Un riformista conseguente
“La corruzione è un rischio per la nostra sicurezza nazionale e dobbiamo riconoscerlo come tale”. Così l’inquilino della Casa Bianca, annunciando la misura con cui dichiara la lotta alla corruzione come uno degli interessi chiave di sicurezza nazionale, ordinando a tutte le “agenzie e dipartimenti di presentare raccomandazioni per aumentare in modo sensibile l’azione del governo”. “Combattere la corruzione non è solo una questione di buon governo, ma di autodifesa, è patriottismo, ed è essenziale per preservare la nostra democrazia ed il nostro futuro”, è proseguita la dichiarazione del presidente con cui si annuncia il National Security Study Memorandum on the Fight Against Corruption. “Gli Stati Uniti guideranno con l’esempio e insieme con i nostri alleati, con la società civile ed il settore privato per combattere la piaga della corruzione – ha concluso Biden – ma questa è una missione per il mondo intero, e tutti dobbiamo sostenere i cittadini coraggiosi che in tutto il mondo chiedono una governance onesta e trasparente”.
Parlano Teodori, Tarantelli, Williams, Fitoussi
“Io credo che si possa parlare di “New Deal” sul modello di quello che Franklin Delano Roosevelt fece nei primi 100 giorni della sua presidenza nel 1933. Ma quello che mi piace sottolineare è il fatto che Biden si dedica a delle questioni, a dei temi, a dei problemi che sono i grandi dimenticati della recente storia americana.
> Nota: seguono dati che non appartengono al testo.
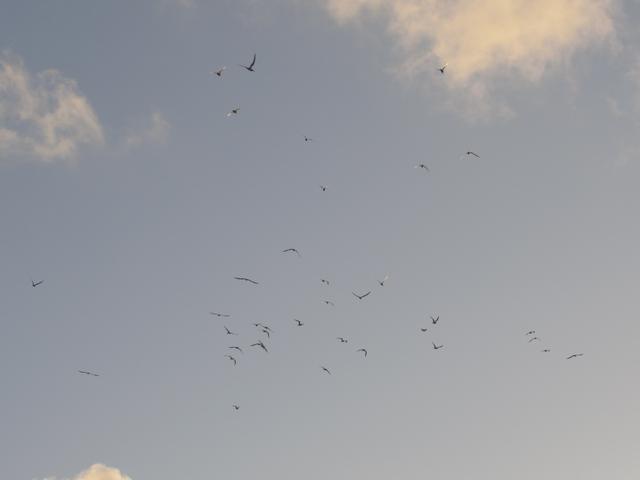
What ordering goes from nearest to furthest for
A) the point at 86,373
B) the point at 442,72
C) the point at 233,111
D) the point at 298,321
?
the point at 86,373
the point at 233,111
the point at 442,72
the point at 298,321

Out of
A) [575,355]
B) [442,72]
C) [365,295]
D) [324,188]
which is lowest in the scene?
[575,355]

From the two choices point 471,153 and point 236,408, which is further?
point 236,408

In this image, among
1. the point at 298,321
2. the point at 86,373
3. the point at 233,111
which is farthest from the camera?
the point at 298,321

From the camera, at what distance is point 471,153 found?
85000 millimetres

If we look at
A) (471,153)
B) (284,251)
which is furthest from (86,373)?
(471,153)

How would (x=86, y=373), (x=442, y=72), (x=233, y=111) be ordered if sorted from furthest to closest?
(x=442, y=72) < (x=233, y=111) < (x=86, y=373)

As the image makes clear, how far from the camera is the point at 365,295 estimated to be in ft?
305

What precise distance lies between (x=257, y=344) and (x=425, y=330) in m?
18.0

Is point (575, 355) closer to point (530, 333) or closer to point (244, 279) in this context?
point (530, 333)

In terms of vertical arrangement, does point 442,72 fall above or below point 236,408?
above

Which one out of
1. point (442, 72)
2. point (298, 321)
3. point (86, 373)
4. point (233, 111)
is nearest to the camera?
point (86, 373)

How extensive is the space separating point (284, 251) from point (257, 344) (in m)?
11.4

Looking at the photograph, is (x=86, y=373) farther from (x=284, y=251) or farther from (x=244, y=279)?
(x=284, y=251)

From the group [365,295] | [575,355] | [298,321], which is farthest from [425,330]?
[298,321]
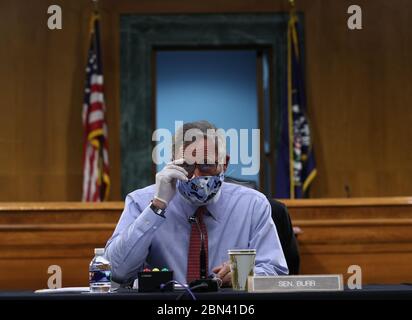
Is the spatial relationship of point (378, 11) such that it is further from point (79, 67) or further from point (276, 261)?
point (276, 261)

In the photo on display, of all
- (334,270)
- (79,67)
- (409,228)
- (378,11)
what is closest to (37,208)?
(334,270)

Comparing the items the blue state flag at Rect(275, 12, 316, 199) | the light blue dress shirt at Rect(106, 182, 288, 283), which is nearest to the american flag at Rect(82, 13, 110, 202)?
the blue state flag at Rect(275, 12, 316, 199)

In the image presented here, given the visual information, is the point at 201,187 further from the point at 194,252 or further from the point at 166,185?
the point at 194,252

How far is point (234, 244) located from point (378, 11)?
5.66 m

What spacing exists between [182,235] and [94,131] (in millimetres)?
4691

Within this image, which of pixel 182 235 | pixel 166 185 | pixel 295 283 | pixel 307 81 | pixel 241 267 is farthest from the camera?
pixel 307 81

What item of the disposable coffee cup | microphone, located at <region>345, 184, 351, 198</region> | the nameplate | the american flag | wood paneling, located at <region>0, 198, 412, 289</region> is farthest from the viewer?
microphone, located at <region>345, 184, 351, 198</region>

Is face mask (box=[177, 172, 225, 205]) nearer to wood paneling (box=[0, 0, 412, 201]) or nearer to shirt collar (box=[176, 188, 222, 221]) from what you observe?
shirt collar (box=[176, 188, 222, 221])

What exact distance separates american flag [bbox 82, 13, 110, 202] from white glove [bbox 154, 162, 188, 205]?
4573 mm

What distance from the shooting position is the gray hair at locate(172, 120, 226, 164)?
3.10 metres

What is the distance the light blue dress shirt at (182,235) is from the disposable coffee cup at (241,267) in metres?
0.31

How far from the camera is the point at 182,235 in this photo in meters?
3.08

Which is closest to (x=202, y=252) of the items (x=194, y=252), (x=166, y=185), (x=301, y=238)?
(x=194, y=252)

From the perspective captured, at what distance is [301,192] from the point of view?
7621mm
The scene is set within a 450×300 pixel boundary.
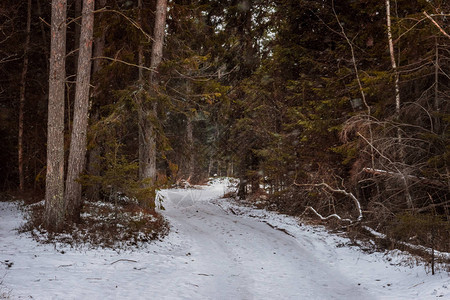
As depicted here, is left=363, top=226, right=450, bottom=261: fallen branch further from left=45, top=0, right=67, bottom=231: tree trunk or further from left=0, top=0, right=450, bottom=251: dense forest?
left=45, top=0, right=67, bottom=231: tree trunk

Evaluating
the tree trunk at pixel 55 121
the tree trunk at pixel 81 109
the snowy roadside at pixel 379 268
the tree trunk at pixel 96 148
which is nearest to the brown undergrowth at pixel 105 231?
the tree trunk at pixel 55 121

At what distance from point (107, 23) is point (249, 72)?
29.9 feet

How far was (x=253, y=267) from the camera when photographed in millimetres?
7582

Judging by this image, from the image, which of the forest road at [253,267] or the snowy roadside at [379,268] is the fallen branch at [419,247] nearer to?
the snowy roadside at [379,268]

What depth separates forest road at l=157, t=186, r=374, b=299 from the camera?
5.99 metres

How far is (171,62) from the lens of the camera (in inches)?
424

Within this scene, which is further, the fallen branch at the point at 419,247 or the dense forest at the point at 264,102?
the dense forest at the point at 264,102

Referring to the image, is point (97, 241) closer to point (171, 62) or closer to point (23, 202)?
point (171, 62)

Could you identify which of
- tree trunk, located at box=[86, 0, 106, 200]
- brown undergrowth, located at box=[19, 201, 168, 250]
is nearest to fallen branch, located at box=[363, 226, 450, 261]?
brown undergrowth, located at box=[19, 201, 168, 250]

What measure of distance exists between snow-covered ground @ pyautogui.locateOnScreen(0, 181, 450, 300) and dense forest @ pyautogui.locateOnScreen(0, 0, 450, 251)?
1.18 meters

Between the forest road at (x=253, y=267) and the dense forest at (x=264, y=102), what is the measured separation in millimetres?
1962

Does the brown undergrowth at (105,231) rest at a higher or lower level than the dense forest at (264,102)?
lower

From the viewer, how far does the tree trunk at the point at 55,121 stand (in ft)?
28.2

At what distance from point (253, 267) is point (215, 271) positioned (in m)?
1.01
Con questo voglio dire che i presidenti degli Stati Uniti, sia nelle presidenze Democratiche che in quelle Repubblicane, hanno avuto sempre una attenzione marginale per quello che si può chiamare il Welfare State. Al contrario, mi pare che Biden stia affrontando, in occasione della grande crisi della pandemia, proprio i grandi temi del welfare , vale a dire istruzione, sanità, redistribuzione dei redditi dai più ricchi ai poveri, infrastrutture con la mano pubblica. Tutte cose molto marginali nella vicenda americana”, afferma Massimo Teodori, professore di Storia e Istituzioni degli Stati Uniti. Tra i suoi libri sull’America, ricordiamo: Ossessioni americane. Storia del lato oscuro degli Stati Uniti (Marsilio, 2017); Obama il grande (Marsilio, 2016); Storia degli Stati Uniti e il sistema politico americano (Mondadori, 2004) e, dal 20 maggio in libreria, Il genio americano. Sconfiggere Trump e la pandemia globale (Rubettino, 2020).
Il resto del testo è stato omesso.